Data for processing>
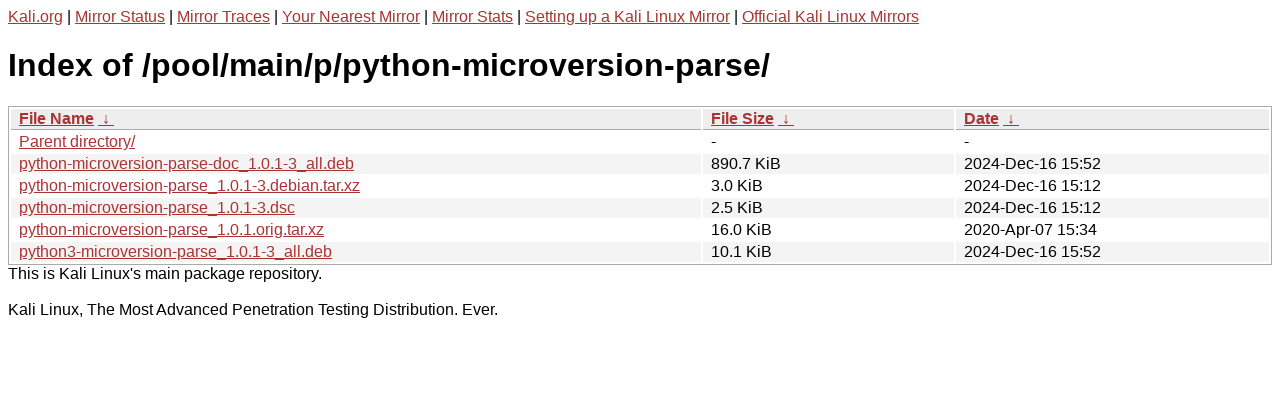

--- FILE ---
content_type: text/html
request_url: https://http.kali.org/pool/main/p/python-microversion-parse/?C=N;O=D
body_size: 1064
content:
<a href="https://www.kali.org">Kali.org</a> |
<a href="https://status.kali.org/">Mirror Status</a> |
<a href="https://mirror-traces.kali.org/">Mirror Traces</a> | 
<a href="/README?mirrorlist">Your Nearest Mirror</a> |
<a href="/README?mirrorstats">Mirror Stats</a> |
<a href="https://www.kali.org/docs/community/setting-up-a-kali-linux-mirror/">Setting up a Kali Linux Mirror</a> |
<a href="https://www.kali.org/docs/community/kali-linux-mirrors/">Official Kali Linux Mirrors</a>
<!DOCTYPE html><html><head><meta http-equiv="content-type" content="text/html; charset=utf-8"><meta name="viewport" content="width=device-width"><style type="text/css">body,html {background:#fff;font-family:"Bitstream Vera Sans","Lucida Grande","Lucida Sans Unicode",Lucidux,Verdana,Lucida,sans-serif;}tr:nth-child(even) {background:#f4f4f4;}th,td {padding:0.1em 0.5em;}th {text-align:left;font-weight:bold;background:#eee;border-bottom:1px solid #aaa;}#list {border:1px solid #aaa;width:100%;}a {color:#a33;}a:hover {color:#e33;}</style>

<title>Index of /pool/main/p/python-microversion-parse/</title>
</head><body><h1>Index of /pool/main/p/python-microversion-parse/</h1>
<table id="list"><thead><tr><th style="width:55%"><a href="?C=N&amp;O=A">File Name</a>&nbsp;<a href="?C=N&amp;O=D">&nbsp;&darr;&nbsp;</a></th><th style="width:20%"><a href="?C=S&amp;O=A">File Size</a>&nbsp;<a href="?C=S&amp;O=D">&nbsp;&darr;&nbsp;</a></th><th style="width:25%"><a href="?C=M&amp;O=A">Date</a>&nbsp;<a href="?C=M&amp;O=D">&nbsp;&darr;&nbsp;</a></th></tr></thead>
<tbody><tr><td class="link"><a href="../">Parent directory/</a></td><td class="size">-</td><td class="date">-</td></tr>
<tr><td class="link"><a href="python-microversion-parse-doc_1.0.1-3_all.deb" title="python-microversion-parse-doc_1.0.1-3_all.deb">python-microversion-parse-doc_1.0.1-3_all.deb</a></td><td class="size">890.7 KiB</td><td class="date">2024-Dec-16 15:52</td></tr>
<tr><td class="link"><a href="python-microversion-parse_1.0.1-3.debian.tar.xz" title="python-microversion-parse_1.0.1-3.debian.tar.xz">python-microversion-parse_1.0.1-3.debian.tar.xz</a></td><td class="size">3.0 KiB</td><td class="date">2024-Dec-16 15:12</td></tr>
<tr><td class="link"><a href="python-microversion-parse_1.0.1-3.dsc" title="python-microversion-parse_1.0.1-3.dsc">python-microversion-parse_1.0.1-3.dsc</a></td><td class="size">2.5 KiB</td><td class="date">2024-Dec-16 15:12</td></tr>
<tr><td class="link"><a href="python-microversion-parse_1.0.1.orig.tar.xz" title="python-microversion-parse_1.0.1.orig.tar.xz">python-microversion-parse_1.0.1.orig.tar.xz</a></td><td class="size">16.0 KiB</td><td class="date">2020-Apr-07 15:34</td></tr>
<tr><td class="link"><a href="python3-microversion-parse_1.0.1-3_all.deb" title="python3-microversion-parse_1.0.1-3_all.deb">python3-microversion-parse_1.0.1-3_all.deb</a></td><td class="size">10.1 KiB</td><td class="date">2024-Dec-16 15:52</td></tr>
</tbody></table></body></html>This is Kali Linux's main package repository.<br />
<br />
Kali Linux, The Most Advanced Penetration Testing Distribution. Ever.
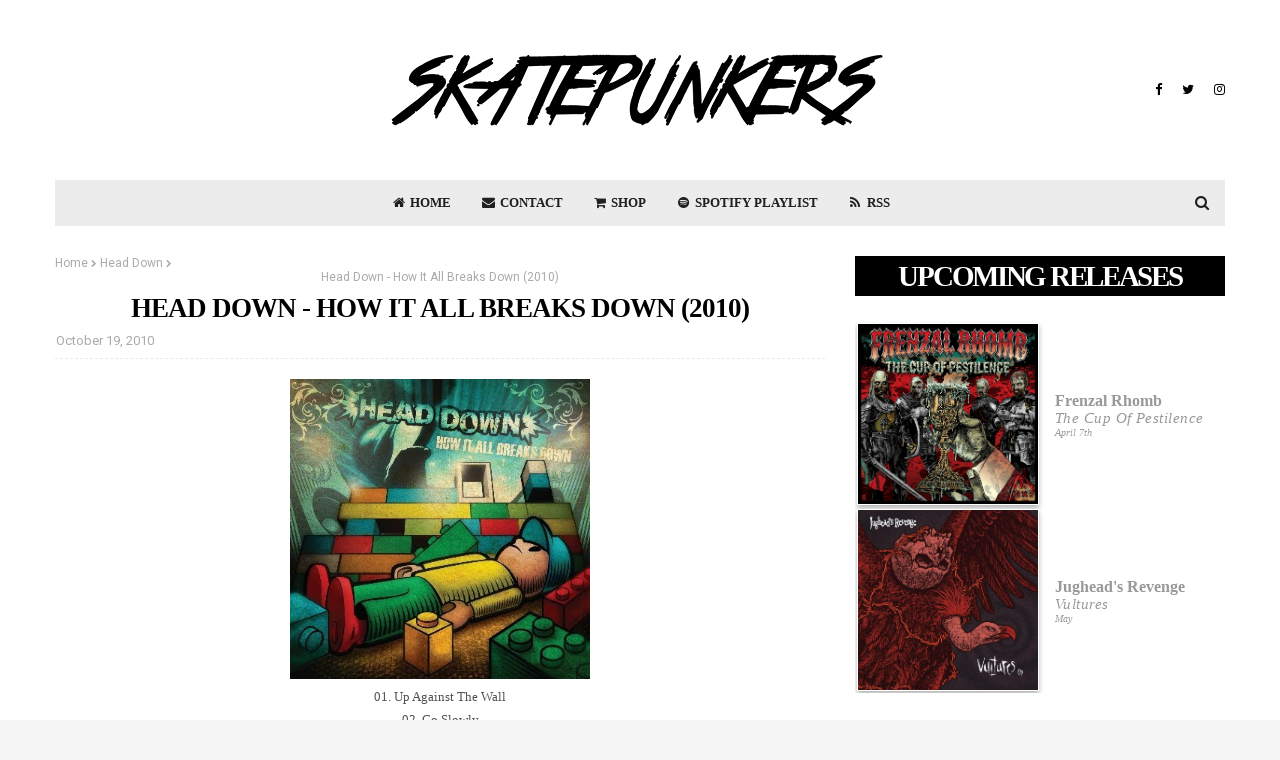

--- FILE ---
content_type: application/javascript; charset=UTF-8
request_url: https://wi.likebtn.com/w/i/?s=%7B%22h%22%3A%22www.skatepunkers.net%22%2C%22s%22%3A%22%22%2C%22i%22%3A%5B%22e386f8136d5c%22%5D%7D&lb=lb_json
body_size: -322
content:
lb_json({"p":0,"di":0,"e":"","is":[{"ha":"e386f8136d5c","l":0,"d":0}]})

What to produce> Scan the records for the string "width" and report each line where it occurs.

Result of the exercise>
<!DOCTYPE html><html><head><meta http-equiv="content-type" content="text/html; charset=utf-8"><meta name="viewport" content="width=device-width"><style type="text/css">body,html {background:#fff;font-family:"Bitstream Vera Sans","Lucida Grande","Lucida Sans Unicode",Lucidux,Verdana,Lucida,sans-serif;}tr:nth-child(even) {background:#f4f4f4;}th,td {padding:0.1em 0.5em;}th {text-align:left;font-weight:bold;background:#eee;border-bottom:1px solid #aaa;}#list {border:1px solid #aaa;width:100%;}a {color:#a33;}a:hover {color:#e33;}</style>
<table id="list"><thead><tr><th style="width:55%"><a href="?C=N&amp;O=A">File Name</a>&nbsp;<a href="?C=N&amp;O=D">&nbsp;&darr;&nbsp;</a></th><th style="width:20%"><a href="?C=S&amp;O=A">File Size</a>&nbsp;<a href="?C=S&amp;O=D">&nbsp;&darr;&nbsp;</a></th><th style="width:25%"><a href="?C=M&amp;O=A">Date</a>&nbsp;<a href="?C=M&amp;O=D">&nbsp;&darr;&nbsp;</a></th></tr></thead>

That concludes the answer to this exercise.